“Nationality is a construct!” I exclaim in my native language of English as I sip milky breakfast tea from a bone china cup. I am reading Harry Potter and by my elbow is a replica of the Elgin Marbles and a diamond the size of my head that I ripped from the sub-continent of India without asking nicely. I gesture wildly as I describe my take on Marmite and my Union Jack purse slips from the table. Thousands of pound coins spill out and my continental cafe mates seem appalled by the Queen’s face, replicated so many times on sterling. I try to explain to them how a monarchy is different from religious autocracy as I scoop our divine head of state back into my pockets.
There’s no hiding it. I’m British. Worse than that, I’m English. Even worse than that– I’m a middle-class English expat who has the temerity to pretend my nationality doesn’t imply a lot of different flavours of privilege.
One of the greatest gifts my British passport implies is that English is my native language. Lads, I speak English really well. I’m not going to claim I’ve mastered the language – preferring others to make that claim for me – but I do have a certain grip on it. Living in the Czech Republic has made me realise what an advantage this is – if I weren’t raised speaking English, I’d have to learn it, and that seems like a real ballache. English is dumb and none of the words sound the way they look. I’m so glad I don’t have to engage with the lengthy and disgusting process of reaching B2 level.
My Czech and Slovak friends are angels who mostly speak to me in Czech and Slovak, knowing that I moved to Prague to improve my knowledge of Czech and Slovak. This is especially angelic of them since the vast, vast, vast majority of them (read: literally all of them) speak English better than I speak Czech. Sometimes, though, moments occur when their carefully crafted Czech and Slovak sentences won’t permeate my thick English skull, and the long-suffering dears have to resort to telling me something in English.
Some of my friends have really weird English, absorbed from strange, irregular sources. Occasionally they’ll come out with a phrase or a piece of vocab that hits my ear like train hitting a bag of feathers. “My angel,” I will exclaim, reeling from the shock of it, “where did you get that from?” Humans are sponges, and the more weird sources of language you expose yourself to, the weirder your language will be.

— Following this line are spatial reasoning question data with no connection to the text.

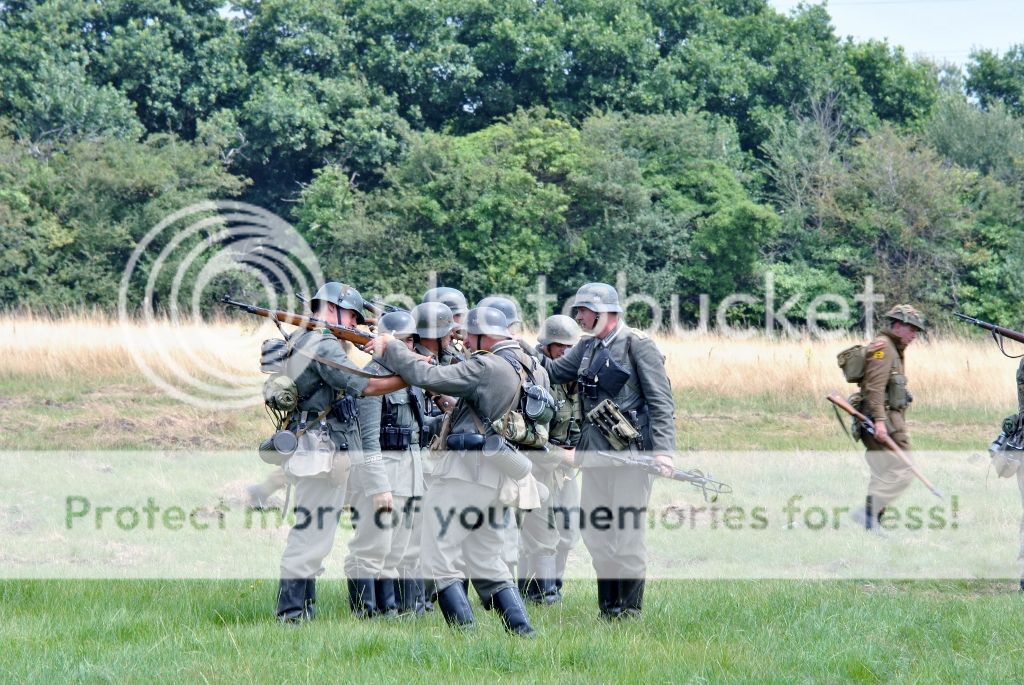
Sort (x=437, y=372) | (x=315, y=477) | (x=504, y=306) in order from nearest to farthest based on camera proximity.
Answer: (x=437, y=372)
(x=315, y=477)
(x=504, y=306)

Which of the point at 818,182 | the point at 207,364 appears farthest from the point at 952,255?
the point at 207,364

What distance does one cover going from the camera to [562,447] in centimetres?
895

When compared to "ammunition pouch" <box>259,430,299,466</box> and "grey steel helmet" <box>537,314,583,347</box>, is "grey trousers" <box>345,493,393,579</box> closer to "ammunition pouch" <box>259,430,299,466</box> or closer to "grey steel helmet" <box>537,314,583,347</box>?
"ammunition pouch" <box>259,430,299,466</box>

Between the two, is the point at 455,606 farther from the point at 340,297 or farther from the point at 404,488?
the point at 340,297

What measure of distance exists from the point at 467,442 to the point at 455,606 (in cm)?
96

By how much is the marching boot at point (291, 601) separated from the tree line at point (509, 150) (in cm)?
2474

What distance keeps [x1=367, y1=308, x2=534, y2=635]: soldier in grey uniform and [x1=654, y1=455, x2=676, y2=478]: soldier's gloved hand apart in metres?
0.98

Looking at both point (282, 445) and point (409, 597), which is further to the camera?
point (409, 597)

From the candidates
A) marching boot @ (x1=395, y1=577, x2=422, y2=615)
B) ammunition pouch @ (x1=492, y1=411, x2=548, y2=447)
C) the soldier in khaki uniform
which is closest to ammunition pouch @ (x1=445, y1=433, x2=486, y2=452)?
ammunition pouch @ (x1=492, y1=411, x2=548, y2=447)

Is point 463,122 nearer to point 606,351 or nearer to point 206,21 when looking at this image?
point 206,21

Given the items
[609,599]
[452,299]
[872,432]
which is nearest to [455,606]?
[609,599]

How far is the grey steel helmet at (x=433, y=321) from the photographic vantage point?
7781mm

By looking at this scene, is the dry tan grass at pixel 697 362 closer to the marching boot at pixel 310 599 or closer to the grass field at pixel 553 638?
the grass field at pixel 553 638

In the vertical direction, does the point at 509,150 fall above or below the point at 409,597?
above
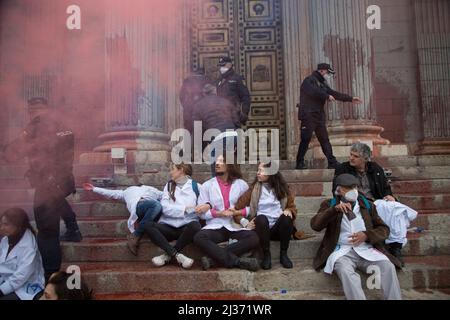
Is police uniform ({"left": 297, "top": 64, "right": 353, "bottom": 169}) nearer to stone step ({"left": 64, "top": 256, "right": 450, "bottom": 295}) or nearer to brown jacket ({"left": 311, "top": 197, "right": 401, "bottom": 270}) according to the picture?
brown jacket ({"left": 311, "top": 197, "right": 401, "bottom": 270})

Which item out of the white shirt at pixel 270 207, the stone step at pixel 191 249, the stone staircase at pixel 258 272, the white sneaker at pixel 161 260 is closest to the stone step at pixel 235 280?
the stone staircase at pixel 258 272

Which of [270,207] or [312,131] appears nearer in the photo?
[270,207]

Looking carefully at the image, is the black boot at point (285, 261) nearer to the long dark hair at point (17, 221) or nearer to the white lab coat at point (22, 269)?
the white lab coat at point (22, 269)

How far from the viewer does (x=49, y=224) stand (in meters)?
4.29

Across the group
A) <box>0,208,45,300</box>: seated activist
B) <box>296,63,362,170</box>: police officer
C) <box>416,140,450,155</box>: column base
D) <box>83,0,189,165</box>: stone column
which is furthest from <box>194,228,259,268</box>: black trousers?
<box>416,140,450,155</box>: column base

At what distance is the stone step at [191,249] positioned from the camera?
468 centimetres

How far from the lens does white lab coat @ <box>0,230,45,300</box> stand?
3.79 m

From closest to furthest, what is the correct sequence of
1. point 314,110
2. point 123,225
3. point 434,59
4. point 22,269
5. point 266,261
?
point 22,269 → point 266,261 → point 123,225 → point 314,110 → point 434,59

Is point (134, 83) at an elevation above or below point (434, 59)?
below

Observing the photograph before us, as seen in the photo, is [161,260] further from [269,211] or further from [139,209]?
[269,211]

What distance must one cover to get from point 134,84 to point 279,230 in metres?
4.96

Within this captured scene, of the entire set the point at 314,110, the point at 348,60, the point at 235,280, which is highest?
the point at 348,60

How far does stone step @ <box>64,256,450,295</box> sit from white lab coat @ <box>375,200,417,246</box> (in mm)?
313

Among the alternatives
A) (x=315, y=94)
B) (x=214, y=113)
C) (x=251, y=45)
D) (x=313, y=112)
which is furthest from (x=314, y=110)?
(x=251, y=45)
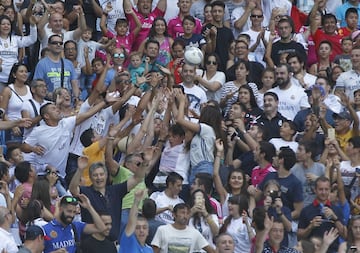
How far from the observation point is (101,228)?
59.2ft

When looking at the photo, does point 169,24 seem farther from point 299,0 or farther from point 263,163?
point 263,163

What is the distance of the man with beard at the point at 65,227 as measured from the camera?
58.0 ft

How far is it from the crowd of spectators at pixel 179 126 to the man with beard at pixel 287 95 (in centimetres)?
2

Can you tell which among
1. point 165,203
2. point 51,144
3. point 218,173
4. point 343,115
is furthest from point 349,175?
point 51,144

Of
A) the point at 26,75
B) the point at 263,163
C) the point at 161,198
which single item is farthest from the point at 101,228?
the point at 26,75

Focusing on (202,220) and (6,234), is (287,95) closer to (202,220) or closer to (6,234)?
(202,220)

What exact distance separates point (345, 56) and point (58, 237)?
8497mm

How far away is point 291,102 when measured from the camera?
75.3ft

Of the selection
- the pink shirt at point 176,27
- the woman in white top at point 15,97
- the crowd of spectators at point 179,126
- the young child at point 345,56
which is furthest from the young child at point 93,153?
the young child at point 345,56

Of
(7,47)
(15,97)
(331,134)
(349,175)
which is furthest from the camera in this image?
(7,47)

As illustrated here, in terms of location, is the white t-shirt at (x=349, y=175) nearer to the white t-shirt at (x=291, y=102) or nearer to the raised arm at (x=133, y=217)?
the white t-shirt at (x=291, y=102)

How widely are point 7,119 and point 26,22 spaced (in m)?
3.27

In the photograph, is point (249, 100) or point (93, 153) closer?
point (93, 153)

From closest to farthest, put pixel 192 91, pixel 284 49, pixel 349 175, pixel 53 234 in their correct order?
pixel 53 234 < pixel 349 175 < pixel 192 91 < pixel 284 49
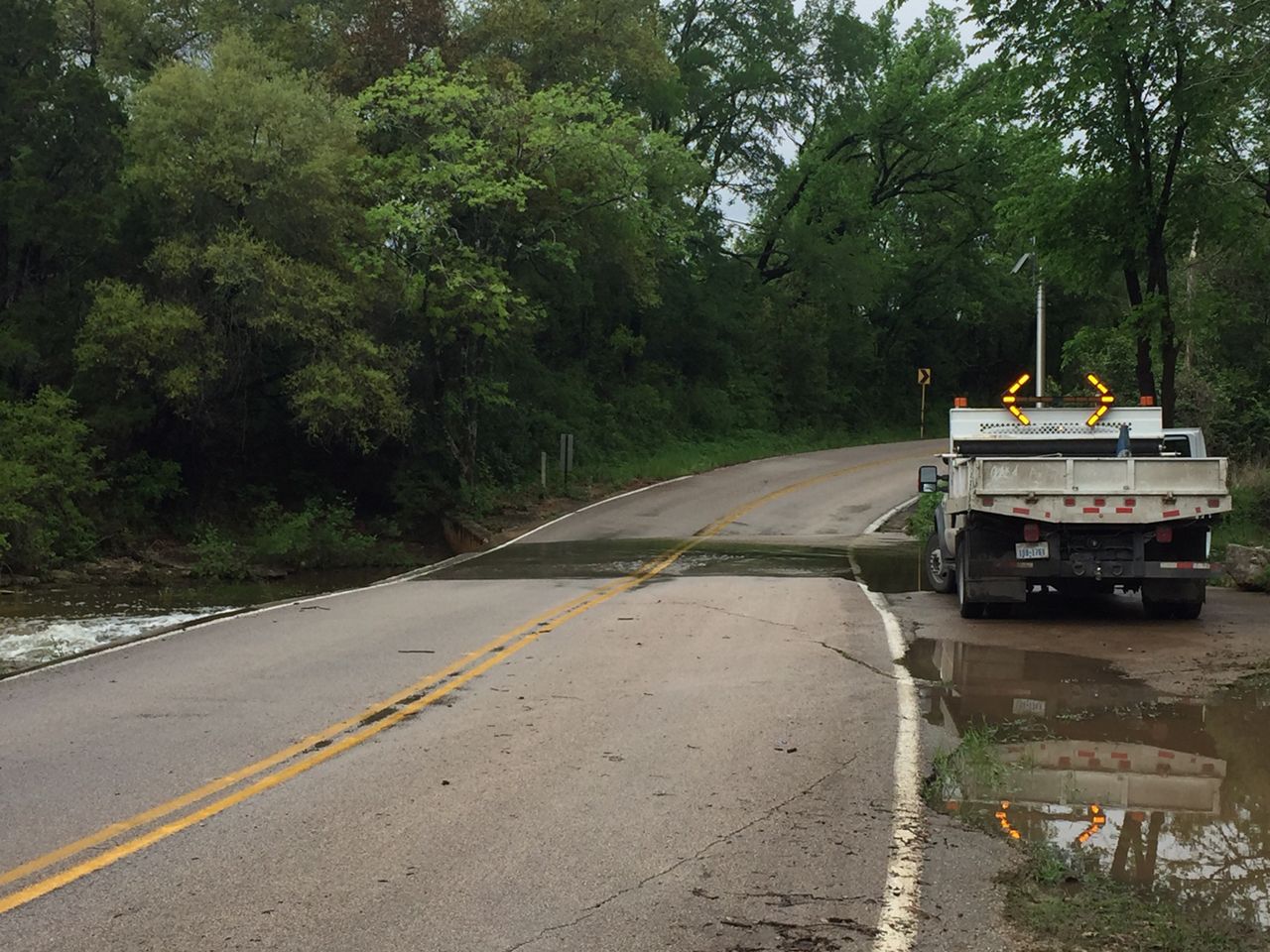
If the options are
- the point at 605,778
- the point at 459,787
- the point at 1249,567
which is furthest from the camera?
the point at 1249,567

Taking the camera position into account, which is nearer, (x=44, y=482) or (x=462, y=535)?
(x=44, y=482)

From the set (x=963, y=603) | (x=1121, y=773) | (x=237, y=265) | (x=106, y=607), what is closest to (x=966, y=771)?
(x=1121, y=773)

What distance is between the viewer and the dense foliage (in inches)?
779

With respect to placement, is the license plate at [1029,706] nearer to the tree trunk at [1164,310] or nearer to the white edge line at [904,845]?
the white edge line at [904,845]

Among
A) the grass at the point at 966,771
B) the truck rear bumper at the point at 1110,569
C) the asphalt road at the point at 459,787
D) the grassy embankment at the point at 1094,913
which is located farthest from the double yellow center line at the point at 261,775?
the truck rear bumper at the point at 1110,569

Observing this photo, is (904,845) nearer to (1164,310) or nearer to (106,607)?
(106,607)

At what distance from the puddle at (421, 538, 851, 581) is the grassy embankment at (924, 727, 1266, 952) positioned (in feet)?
45.8

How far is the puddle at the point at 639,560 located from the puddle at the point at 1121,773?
9353mm

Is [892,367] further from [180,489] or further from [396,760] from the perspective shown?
[396,760]

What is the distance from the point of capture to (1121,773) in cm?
734

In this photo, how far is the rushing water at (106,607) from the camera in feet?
42.7

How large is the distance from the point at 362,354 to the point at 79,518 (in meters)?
6.85

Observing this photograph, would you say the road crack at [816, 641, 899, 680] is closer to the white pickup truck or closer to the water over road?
the water over road

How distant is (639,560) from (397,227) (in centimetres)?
1043
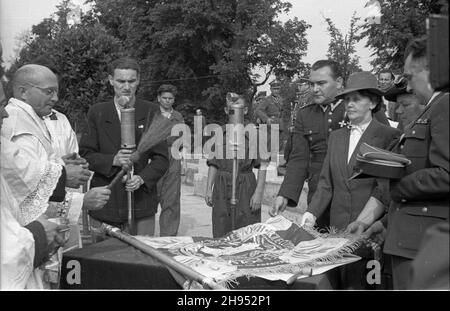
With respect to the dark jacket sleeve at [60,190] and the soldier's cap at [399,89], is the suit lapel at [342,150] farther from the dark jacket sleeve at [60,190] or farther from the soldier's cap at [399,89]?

Here’s my list of the worst places to suck up English from.
It’s one of the most deeply unfair and upsetting facts of life that the most interesting ways of learning languages give you the most awkward and clunky idiosyncrasies. Just imagine, for one second, how much you would instinctively hate someone who spoke like Tyrion from Game of Thrones.
Sure, you might try to tell yourself that it’s not because they’re pretentious – it’s because they’ve studies GRRM more than their New English File – but you wouldn’t be able to stop loathing taking root in your heart.
immersing yourself in a foreign culture
“Ro,” I hear you cry, “what are you saying? Surely immersing yourself in English culture is the best way to attain a high level of naturalistic English.” Well, hold your goddamn horses, reader. I mean immersing yourself in non-native English culture. As anyone who’s ever been on Erasmus knows, there’s a huge difference between native English and international English.
When groups of people from different nations across the world come together, the results can be beautiful: sharing perspectives, breaching cultural barriers, collaboration and confidence. However, the downside is that groups develop their own mini dialects where everyone speaks English slightly wrong. I’m no prescriptivist – language is a changing and fluid thing – but some of the weirdest English I’ve heard was born in the melting pot of EFL speakers coming together.
Sometimes my Czech and Slovak friends say to me, “Ro, I read your blog.”
And I say to them, “What did you think?”
And they say, “I had no idea what the fuck you were going on about.”
Honestly, though, I take that as praise.